In order to ensure that our disclosures in Management’s Discussion and Analysis of Financial Condition and Results of Operation (“MD&A”) provide all information required by Regulation S-K Item 303 regarding trends and uncertainties, we have put in place various processes related to review of our results of operations and expectations regarding future results.  Those individuals at Woodward who are responsible for preparation and review of our MD&A, including the Company’s obligations to comply with Regulation S-K Item 303, are fully engaged in these processes.  Those individuals include our Chief Executive Officer (“CEO”), Chief Financial Officer (“CFO”), General Counsel, Corporate Controller, Director of Investor Relations, and Manager of SEC Reporting.  The most significant of these processes are:

·

Forecast ReviewsWe have a robust forecasting process.  An annual forecast is prepared prior to the beginning of the upcoming fiscal year.  The forecast is then updated quarterly, starting with the second quarter, to include actual year-to-date results combined with updated forecasted results for the balance of that fiscal year.  Changes in conditions (including market, industry and business trends and uncertainties), anticipated sales, margins, cost structure, as well as previously unanticipated expenses, are highlighted in the reviews of these forecasts.    With respect to the Staff’s question regarding incentive compensation, changes to the amount of incentive compensation expected to be earned during the fiscal year are reviewed, and appropriate updates are made to the forecasts to reflect any favorable or unfavorable changes to this expense.

_ _ _

Problems and tasks:
**A.** From the passage on MD&A review processes, list every position the passage names among the individuals responsible for preparing and reviewing the MD&A.
**B.** Quote the passage on MD&A review processes, beginning at the words "Forecast ReviewsWe have" and stopping after the words "to this expense.".

Supplied information:
_ _ _

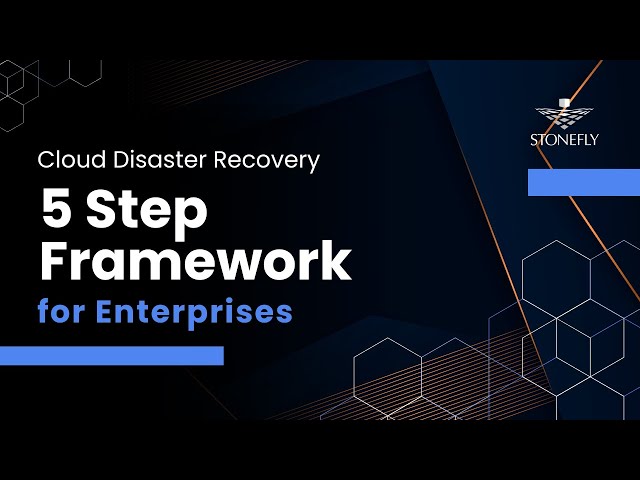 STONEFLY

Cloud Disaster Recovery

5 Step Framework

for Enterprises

_ _ _

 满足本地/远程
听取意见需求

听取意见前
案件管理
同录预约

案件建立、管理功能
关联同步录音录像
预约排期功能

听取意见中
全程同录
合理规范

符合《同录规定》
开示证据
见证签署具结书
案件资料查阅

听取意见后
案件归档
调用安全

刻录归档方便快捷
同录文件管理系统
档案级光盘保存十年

_ _ _

Answers to the exercises:
**A.**
- Chief Executive Officer (CEO)
- Chief Financial Officer (CFO)
- General Counsel
- Corporate Controller
- Director of Investor Relations
- Manager of SEC Reporting

**B.**
Forecast ReviewsWe have a robust forecasting process.  An annual forecast is prepared prior to the beginning of the upcoming fiscal year.  The forecast is then updated quarterly, starting with the second quarter, to include actual year-to-date results combined with updated forecasted results for the balance of that fiscal year.  Changes in conditions (including market, industry and business trends and uncertainties), anticipated sales, margins, cost structure, as well as previously unanticipated expenses, are highlighted in the reviews of these forecasts.    With respect to the Staff’s question regarding incentive compensation, changes to the amount of incentive compensation expected to be earned during the fiscal year are reviewed, and appropriate updates are made to the forecasts to reflect any favorable or unfavorable changes to this expense.